Vegetation: Rapid ecological assessment survey in 1991 characterised 10 forest types within the Park and recorded biodiversity. Most of the area is covered by open rainforest with palm trees or bamboos, dense and open sub-mountain rainforests, and dense and open alluvial rainforests (Periodically inundated forests). All forest types show quite differentiated structure, flora and tree species dominance. Open forest grows on poorly drained, wet or inundated soils. Palm-trees become more frequent on wetter soils. On dryer soils grow the dense lowland rainforests (Not-flooded forests) Open sub-mountain forests grow on the lower hillsides. Dense sub-mountain forests appear on the higher slopes. On the tops grows a " Low forest" with typical and rare sub-Andean species. Open alluvial forests grow on river margins frequently inundated by muddy waters. Dense alluvial forests appear in less frequently inundated areas.
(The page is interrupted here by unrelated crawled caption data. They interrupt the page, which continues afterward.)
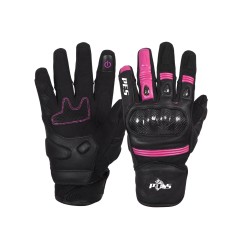 Mănuși Moto Damă PES - Piele Premium, Protecție Carbon, Funcționalitate Touchscreen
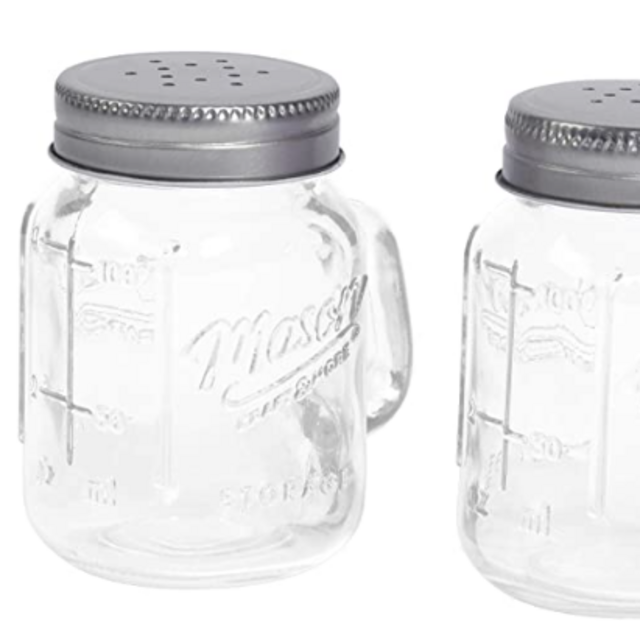 Mason Craft & More Salt and Pepper Shaker, Clear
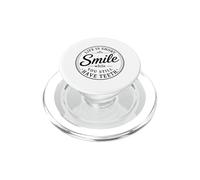 Spilla retrò con scritta "Life Is Short Smile While You Still Have Teeth PopSockets PopGrip per MagSafe
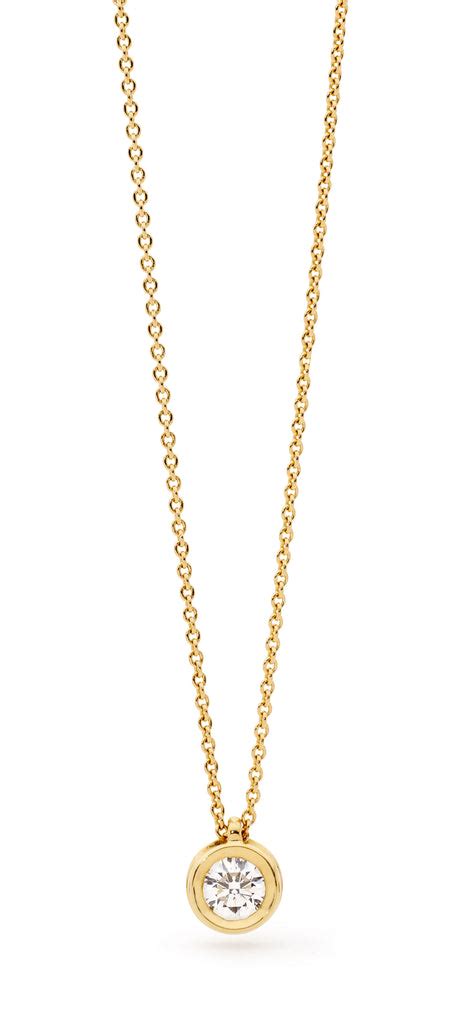 18ct Yellow Gold Diamond Necklace Linneys Jewellery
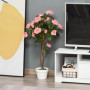 Konstgjord Växt i Cementkruka Ø18 x 90H cm Rosa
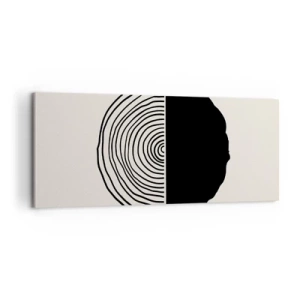 Obraz na płótnie - Pół na pół - 100x40 cm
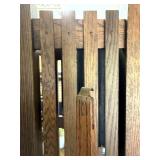 Working Antique Mission Oak Grandfather Clock w/ Pendulum & Weights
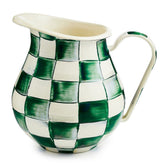 MacKenzie-Childs Emerald Check Enamel Pitcher – 2.84 L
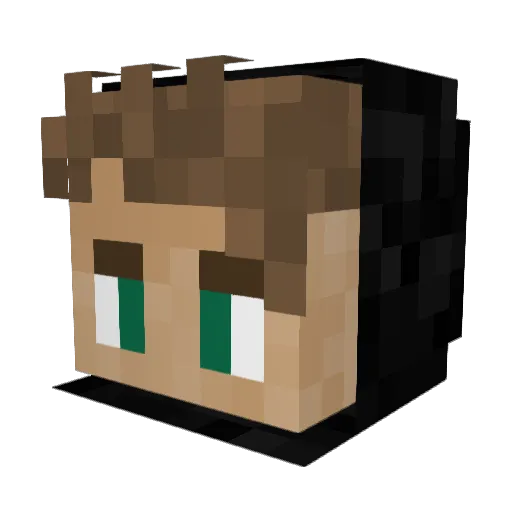 JumbaMuffin Minecraft avatar head, 3D render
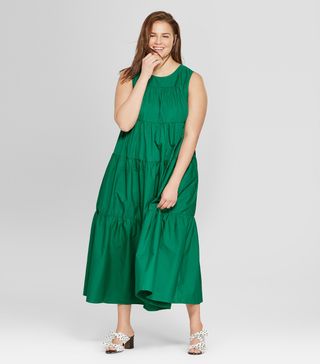 Who What Wear x Target + Tiered Maxi Dress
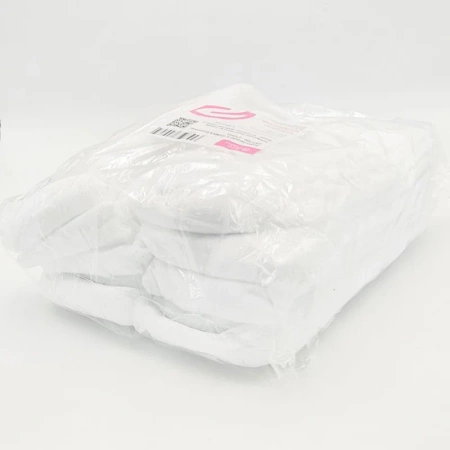 Prześcieradło jednorazowe z gumką 100cm x 220cm białe włóknina 15g 10szt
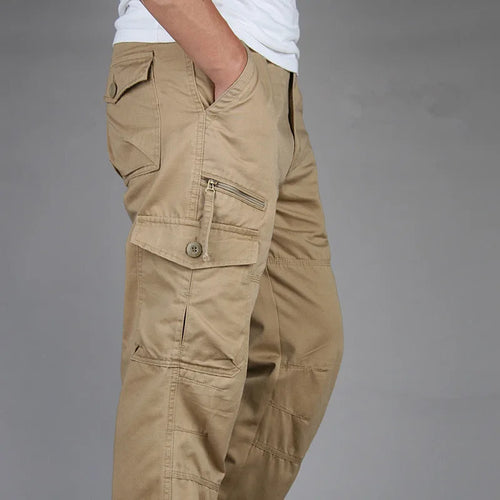 2023 Tactical Pants Men Black Cotton ix9 Zipper Streetwear Autumn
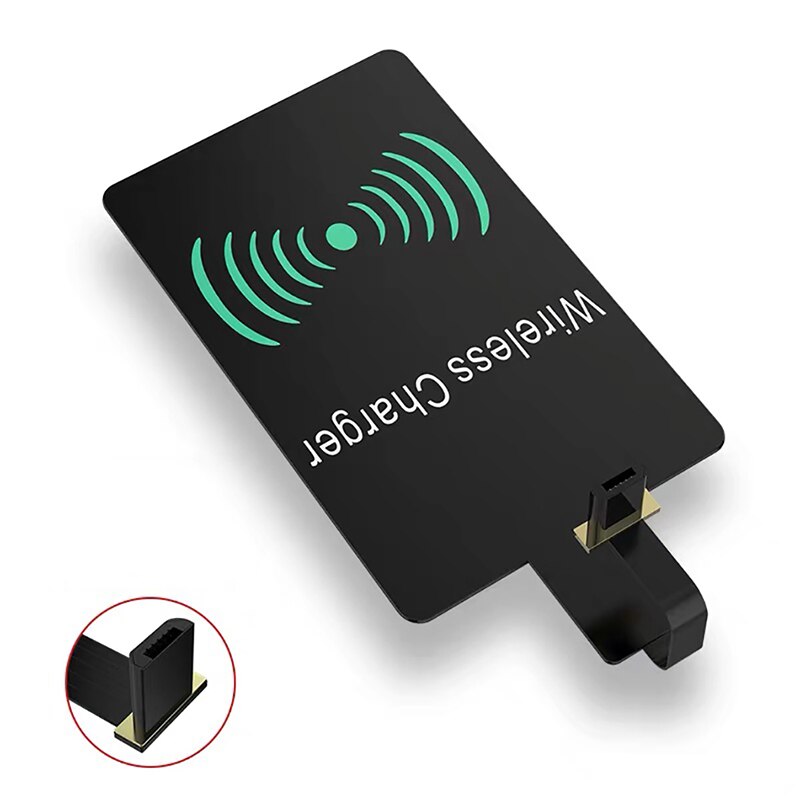 Support Qi Wireless Charger Receiver Adapter for iPhone Samsung Galaxy xiaomi redmi Receiver Coil Micro USB Type-C Phone Charger: for Micro USB A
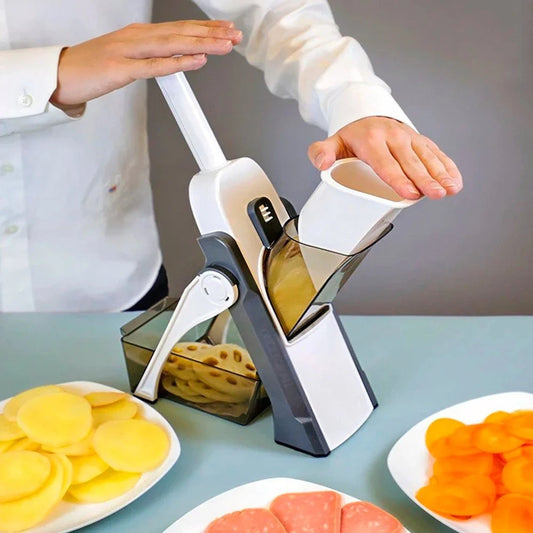 7-in-1 Multi-Purpose Veggie Cutter for Fast Food Prep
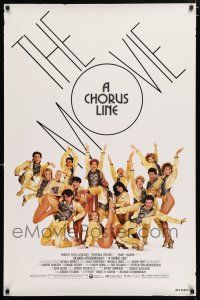 3h122 CHORUS LINE 1sh '85 cool Patrick Demarchelier photo of New York City Broadway group!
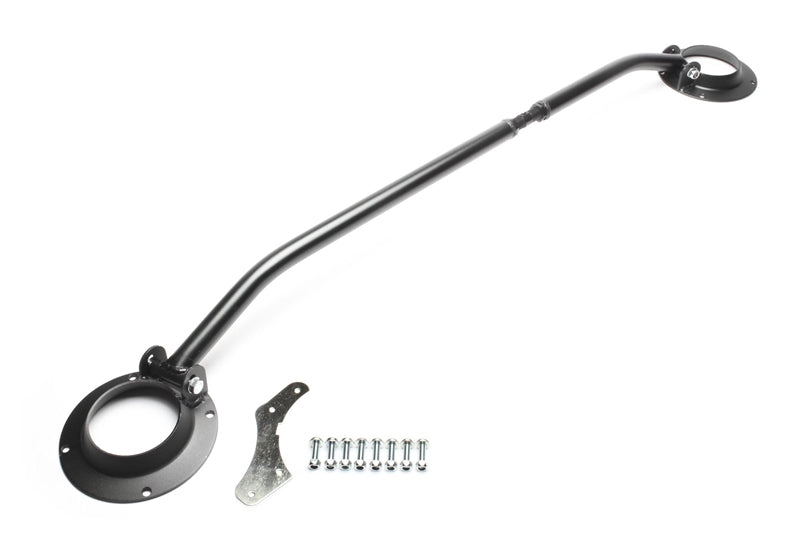 Barre anti-rapprochement aluminium, noir pour Seat Toledo I/VW Golf III/Golf III Cabrio/Passat 35I/Vento — étriers noirs — TA Technix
Fauna: Rapid Ecological Assessment allowed to count in one month: 43 large mammal species, more than 100 amphibian and 30 reptile species, 485 bird species, 6 families, 33 genera and 55 species of bats, 21 genres and 64 species of Hymenopteres, and finally: 29 spider families (in the northern sector of the park, only). Of these, 17 mammals, 4 reptiles and 20 birds are considered to be threatened or rare species. Two new bird species were discovered. Local Population 1.200 families.

==People==

Amazonian population live within or just at the margin of the Park's limits, most of whom have been collecting rubber for several generations. Low rubber prices induced these populations to start new and unsustainable activities, like cow ranching, timber cutting, commercial hunting and fishing and animal capturing, as well as fossils and stones trade. These activities are still incipient. It is planned to remove most of the population towards other, more favourable areas. The remaining population, having deep knowledge of the area, may be involved in the Park's surveillance, maintenance and tourism activities.